Les listes à six cas sont périmées
Service-Public a intégré ce septième cas dans sa fiche sur le PER individuel le 18 juin 2026. Beaucoup de documentations privées — celles des banques et des assureurs notamment — en sont restées à six cas. Si vous êtes concerné, ne vous fiez pas à une liste qui ignore l'enfant.
Une réserve honnête : l'administration fiscale n'a pas encore publié sa doctrine sur le traitement fiscal du capital débloqué à ce titre.
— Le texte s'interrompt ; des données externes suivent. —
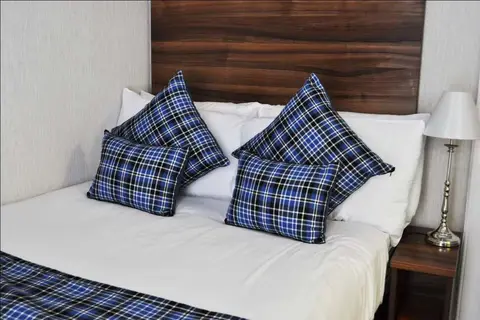 Argyll Guest House in Glasgow — foto 3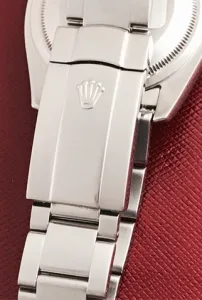 RolexDatejust Turn-o-Graph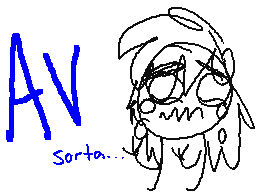 Flipnote door PoofTiger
Faites-vous préciser ce point par écrit avant de déclencher le déblocage.
5. Résidence principale : le piège fiscal
Déblocage autorisé ne veut pas dire sortie sans impôt, et c'est ici que la confusion coûte le plus cher.
Les déblocages liés aux accidents de la vie — décès du conjoint, invalidité, surendettement, fin de droits au chômage, liquidation judiciaire — sont exonérés d'impôt sur le revenu sur la part correspondant aux versements.
Le déblocage pour acquérir sa résidence principale n'entre pas dans cette exonération. Il suit le régime de la sortie à l'échéance : barème progressif sans abattement de 10 % sur les versements déduits, et 31,4 % sur les gains. Autrement dit, vous financez votre logement avec une somme qui sera imposée l'année suivante : prévoyez-le dans le plan de financement.
Questions fréquentes
Puis-je retirer tout mon PER en une seule fois ?
Lorsque les droits sont éligibles à une sortie en capital et qu'aucune option irrévocable pour la rente ne s'y oppose, oui : le capital peut être versé en une ou plusieurs fois.
Le PER est-il taxé à 30 % en 2026 ?
Non, cette formule est doublement dépassée. Le prélèvement forfaitaire est passé à 31,4 % (12,8 % + 18,6 %), et il ne s'applique qu'à la part de gains. La part correspondant aux versements obéit à une autre fiscalité, selon qu'ils ont été déduits ou non.
Peut-on débloquer le PER pour acheter sa résidence principale ?
Oui pour les droits concernés, à l'exception notamment de ceux issus de versements obligatoires. Mais la sortie reste fiscalisée : voir le point 5 ci-dessus.